● Task item: Without the images, repeat every line of the listing verbatim.

● Dataset excerpts:
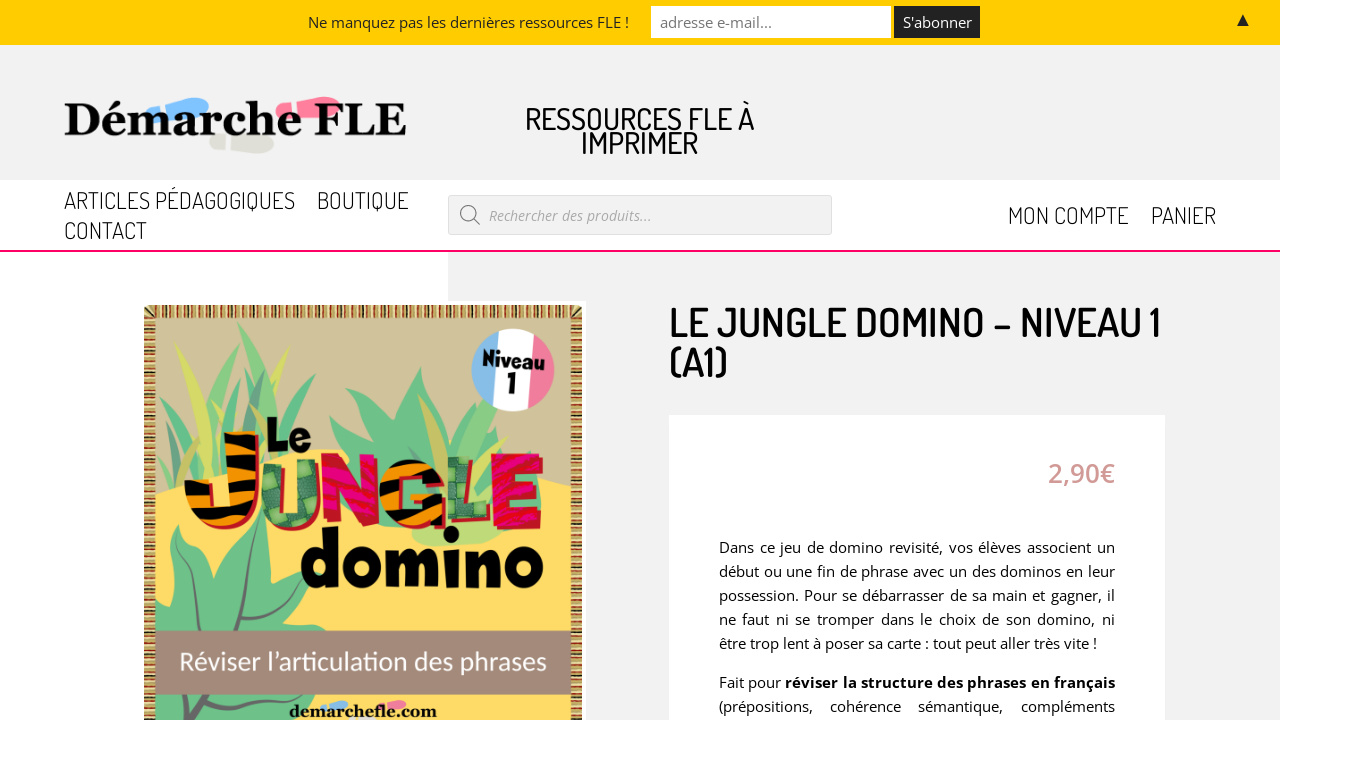

--- FILE ---
content_type: text/css
request_url: https://www.demarchefle.com/wp-content/themes/Divi-child02/style.css?ver=4.11.2.1633956559
body_size: 162
content:
/*
Theme Name: DF 4.11.2
Theme URI: http://www.elegantthemes.com/gallery/divi/
Template: Divi
Author: Elegant Themes
Author URI: http://www.elegantthemes.com
Description: Smart. Flexible. Beautiful. Divi is the most powerful theme in our collection.
Version: 4.11.2.1633956559
Updated: 2021-10-11 14:49:19

*/



--- FILE ---
content_type: text/javascript
request_url: https://www.demarchefle.com/wp-content/cache/wpfc-minified/2cw7k52k/hx505.js
body_size: 292
content:
// source --> https://www.demarchefle.com/wp-content/plugins/captcha-bank/assets/global/plugins/custom/js/front-end-script.js?ver=6.8.1 
if (typeof (validate_digits_frontend_captcha_bank) != "function")
{
   function validate_digits_frontend_captcha_bank(event)
   {
      if (event.which != 8 && event.which != 0 && event.which != 13 && (event.which < 48 || event.which > 57))
      {
         event.preventDefault();
      }
   }
};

● Output of the exercise:
--- FILE ---
content_type: text/css
request_url: https://www.demarchefle.com/wp-content/themes/Divi-child02/style.css?ver=4.11.2.1633956559
body_size: 162
content:
/*
Theme Name: DF 4.11.2
Theme URI: http://www.elegantthemes.com/gallery/divi/
Template: Divi
Author: Elegant Themes
Author URI: http://www.elegantthemes.com
Description: Smart. Flexible. Beautiful. Divi is the most powerful theme in our collection.
Version: 4.11.2.1633956559
Updated: 2021-10-11 14:49:19

*/



--- FILE ---
content_type: text/javascript
request_url: https://www.demarchefle.com/wp-content/cache/wpfc-minified/2cw7k52k/hx505.js
body_size: 292
content:
// source --> https://www.demarchefle.com/wp-content/plugins/captcha-bank/assets/global/plugins/custom/js/front-end-script.js?ver=6.8.1 
if (typeof (validate_digits_frontend_captcha_bank) != "function")
{
   function validate_digits_frontend_captcha_bank(event)
   {
      if (event.which != 8 && event.which != 0 && event.which != 13 && (event.which < 48 || event.which > 57))
      {
         event.preventDefault();
      }
   }
};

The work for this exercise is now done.